Compito assegnato 1:
Duplica il pezzo del brano sulle infezioni in ospedale che parte da "L’obiettivo che si" e finisce con "delle attrezzature chirurgiche.".
Compito assegnato 2:
Secondo il brano sulle infezioni in ospedale, le frasi (a), (b) e (c) sono giuste? Per ognuna rispondi sì o no e riporta le parole del brano che lo dimostrano.
(a) La norma UNI 11425 è nata da una linea guida per i blocchi operatori.
(b) Il blocco operatorio è la prima fonte di infezione.
(c) Le organizzazioni sanitarie vogliono prevenire il 50% delle infezioni nosocomiali.
Compito assegnato 3:
Elenca tutte le persone che il brano sulle infezioni in ospedale indica come più esposte all'attacco dei microrganismi.

Segmento del documento:

-------

L’identikit del paziente a rischio è abbastanza preciso. Le persone anziane, i neonati, chi è ricoverato da molto tempo, chi ha avuto un trapianto d’organo oppure è stato sottoposto a diversi interventi, come chi deve utilizzare per un lungo periodo terapie immunosoppressive. Sono questi i soggetti più esposti all’attacco di microrganismi che, oltretutto, sono diventati resistenti agli antibiotici.
Le modalità di trasmissione di questo tipo di infezione sono molteplici. Si può contrarre un’infezione in ospedale a causa dell’affollamento degli ambienti di ricovero, oppure per contatto diretto e indiretto da persona a persona, attraverso le mani, colpi di tosse e starnuti, l’utilizzo di oggetti contaminati (in particolare strumenti diagnostici, chirurgici o per l’assistenza) oppure per una poco efficiente organizzazione e strutturazione degli ambienti.
La sala operatoria è solo uno degli ambienti a rischio, anche tutti i locali di servizio del blocco operatorio devono rispondere a precise caratteristiche di sicurezza. Se la prima fonte di infezione è l’inserimento di cateteri nell’organismo, la seconda è proprio il blocco operatorio nel suo insieme.
“Contrastare l’aumento delle infezioni negli ospedali, è da sempre una priorità di SagiCofim che ha collaborato con AiCARR (Associazione Italiana Condizionamento dell’aria Riscaldamento e Refrigerazione) alla stesura di una linea guida per i blocchi operatori, che è diventata la norma UNI 11425”, spiega Roberto Merici, B.U. Hospital Manager di SagiCofim. “
La norma indica quali prestazioni devono garantire gli impianti meccanici, dedicati ai blocchi operatori, per poter ottenere un flusso d’aria tale da mantenere l’ambiente della sala operatoria il più pulito possibile”. Tali concetti sono stati ripresi ed estesi in una linea guida di prossima validazione che introduce i concetti della “contaminazione controllata” per tutti i reparti ospedalieri.
L’aria che si respira nei blocchi operatori è importante sia per chi ci lavora che per il paziente. “La qualità dell’aria immessa non deve solo garantire comfort ambientale agli operatori, ma deve contrastare e spostare le impurità prodotte dalla stessa equipe”, spiega Roberto Merici. “Attraverso il semplice movimento e l’abbigliamento del team medico, infatti, vengono rilasciati nell’ambiente batteri e tossine. Con il flusso dell’aria si possono allontanare dall’area critica microrganismi e altre particelle contaminanti”.
L’obiettivo che si pongono le organizzazioni sanitarie è quello di prevenire il 30% delle cosiddette infezioni nosocomiali nel più breve tempo possibile.
Ma provvedere alla qualità dell’aria non basta, come non bastano le procedure di sterilizzazione degli strumenti e delle attrezzature chirurgiche.
“Per la riduzione dei rischi, ogni tappa dell’ospedalizzazione deve essere accompagnata dal rispetto di pratiche comportamentali igieniche che dovrebbero essere scontate, ma evidentemente non sempre lo sono. Bisognerebbe creare corsi di formazione comportamentale per gli ambienti a contaminazione controllata, prendendo spunto da esperienze che hanno dimostrato la loro efficacia come ad esempio ciò che è stato fatto nel mondo farmaceutico”, dice Roberto Merici.

-------

(Dati contenuti in un dataset)
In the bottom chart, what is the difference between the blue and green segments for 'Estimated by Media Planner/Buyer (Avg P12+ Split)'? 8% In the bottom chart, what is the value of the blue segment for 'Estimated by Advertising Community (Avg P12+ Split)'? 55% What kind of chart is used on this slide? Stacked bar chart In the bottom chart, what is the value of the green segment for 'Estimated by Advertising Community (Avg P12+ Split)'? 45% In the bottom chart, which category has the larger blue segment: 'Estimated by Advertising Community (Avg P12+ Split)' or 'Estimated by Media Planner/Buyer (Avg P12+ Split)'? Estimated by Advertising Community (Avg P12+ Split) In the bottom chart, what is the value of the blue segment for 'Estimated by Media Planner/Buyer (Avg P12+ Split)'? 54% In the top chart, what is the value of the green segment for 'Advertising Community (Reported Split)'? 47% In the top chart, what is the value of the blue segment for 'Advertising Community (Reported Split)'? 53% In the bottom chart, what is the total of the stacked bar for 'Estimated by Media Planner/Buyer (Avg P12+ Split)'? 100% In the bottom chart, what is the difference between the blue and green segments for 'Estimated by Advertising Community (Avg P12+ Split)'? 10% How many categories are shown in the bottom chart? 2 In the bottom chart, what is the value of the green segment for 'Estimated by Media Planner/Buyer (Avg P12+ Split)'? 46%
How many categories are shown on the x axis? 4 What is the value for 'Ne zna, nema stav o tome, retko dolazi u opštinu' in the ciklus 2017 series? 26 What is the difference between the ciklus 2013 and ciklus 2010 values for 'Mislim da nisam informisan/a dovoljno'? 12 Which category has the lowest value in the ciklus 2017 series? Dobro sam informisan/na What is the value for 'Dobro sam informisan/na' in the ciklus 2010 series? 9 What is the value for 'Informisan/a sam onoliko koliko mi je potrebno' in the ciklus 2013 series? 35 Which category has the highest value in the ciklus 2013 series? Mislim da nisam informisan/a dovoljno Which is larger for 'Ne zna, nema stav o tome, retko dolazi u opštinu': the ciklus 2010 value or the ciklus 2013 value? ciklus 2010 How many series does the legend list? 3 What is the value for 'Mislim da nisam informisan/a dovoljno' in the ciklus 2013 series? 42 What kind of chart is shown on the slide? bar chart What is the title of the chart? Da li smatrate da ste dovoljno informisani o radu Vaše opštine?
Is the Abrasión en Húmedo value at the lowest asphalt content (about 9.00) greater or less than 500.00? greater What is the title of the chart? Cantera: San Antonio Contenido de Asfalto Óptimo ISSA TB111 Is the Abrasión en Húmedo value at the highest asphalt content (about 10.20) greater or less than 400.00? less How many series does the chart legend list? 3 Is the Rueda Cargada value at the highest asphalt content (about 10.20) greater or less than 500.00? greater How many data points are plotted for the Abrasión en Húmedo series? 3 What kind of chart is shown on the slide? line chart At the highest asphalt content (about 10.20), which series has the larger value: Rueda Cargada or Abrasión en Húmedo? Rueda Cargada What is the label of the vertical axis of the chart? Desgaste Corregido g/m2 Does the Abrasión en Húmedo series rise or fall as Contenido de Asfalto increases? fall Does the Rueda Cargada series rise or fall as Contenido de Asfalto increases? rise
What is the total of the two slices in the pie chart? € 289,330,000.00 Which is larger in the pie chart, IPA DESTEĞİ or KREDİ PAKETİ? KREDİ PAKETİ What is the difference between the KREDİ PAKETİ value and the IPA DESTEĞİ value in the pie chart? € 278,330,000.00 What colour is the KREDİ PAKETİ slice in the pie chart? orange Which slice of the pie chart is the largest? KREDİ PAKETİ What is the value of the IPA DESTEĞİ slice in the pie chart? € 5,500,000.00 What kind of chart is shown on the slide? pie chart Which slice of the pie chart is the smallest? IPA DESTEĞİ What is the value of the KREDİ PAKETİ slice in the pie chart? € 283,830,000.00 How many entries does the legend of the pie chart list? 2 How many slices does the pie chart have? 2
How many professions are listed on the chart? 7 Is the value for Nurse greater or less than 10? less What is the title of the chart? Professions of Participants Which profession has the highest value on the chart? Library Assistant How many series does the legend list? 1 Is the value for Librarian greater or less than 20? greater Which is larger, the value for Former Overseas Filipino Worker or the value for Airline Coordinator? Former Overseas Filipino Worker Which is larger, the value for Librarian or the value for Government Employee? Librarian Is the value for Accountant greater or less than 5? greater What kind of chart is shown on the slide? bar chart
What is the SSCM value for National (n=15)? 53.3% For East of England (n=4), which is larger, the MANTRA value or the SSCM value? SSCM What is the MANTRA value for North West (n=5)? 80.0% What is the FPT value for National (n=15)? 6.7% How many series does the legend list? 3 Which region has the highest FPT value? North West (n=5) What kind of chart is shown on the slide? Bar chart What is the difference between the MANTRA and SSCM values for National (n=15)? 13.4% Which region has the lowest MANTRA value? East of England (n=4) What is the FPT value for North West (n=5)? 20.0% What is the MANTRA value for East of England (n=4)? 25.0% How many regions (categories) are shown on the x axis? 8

-------

Soluzione 1:
L’obiettivo che si pongono le organizzazioni sanitarie è quello di prevenire il 30% delle cosiddette infezioni nosocomiali nel più breve tempo possibile.
Ma provvedere alla qualità dell’aria non basta, come non bastano le procedure di sterilizzazione degli strumenti e delle attrezzature chirurgiche.

Soluzione 2:
(a) Sì: "alla stesura di una linea guida per i blocchi operatori, che è diventata la norma UNI 11425"
(b) No: "Se la prima fonte di infezione è l’inserimento di cateteri nell’organismo, la seconda è proprio il blocco operatorio nel suo insieme."
(c) No: "prevenire il 30% delle cosiddette infezioni nosocomiali"

Soluzione 3:
- Le persone anziane
- I neonati
- Chi è ricoverato da molto tempo
- Chi ha avuto un trapianto d'organo
- Chi è stato sottoposto a diversi interventi
- Chi deve utilizzare per un lungo periodo terapie immunosoppressive